A look around and every grave is the exact same,
God, Mary, Jesus, Joseph and the rest dominate these people’s deaths,
The fear of the unknown forces loved ones to act according to the Bible,
Even if those they loved held no passion for God or prayer or salvation,
Even if those we loved just wanted to find a way out,
Regardless of risking a run in with the devil in doing so.

Mind wanders back nearly seven years to the funeral we never wanted,
Readings and references to that dreamt up place called heaven,
All the mourners shaking in floods as they hope its existence is genuine,
Tommy recites his favourite passages which he always wanted his son to favour,
Even though Tommy knew full well, and still knows full well seven years on,
That his son never heard God’s apparent calls of reason.

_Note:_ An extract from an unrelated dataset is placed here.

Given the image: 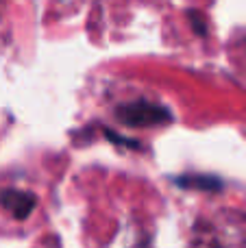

Tommy buried himself in signs while his son was buried closer to hell,
Claiming his son is being watched by a God he never truly believed in,
Denial is a river down withered old cheeks too stubborn to change their ways,
The loss of a real thing will only reinforce belief in something that has no proof,
And Tommy will want those statues resting on his son’s grave to remain,
Even if his son never thought this was all his death would mean to his father.


(I visited my father's grave one day and, seven years after he passed away, suddenly realised the hypocrisy he was buried in and the hypocrisy he his now remembered by).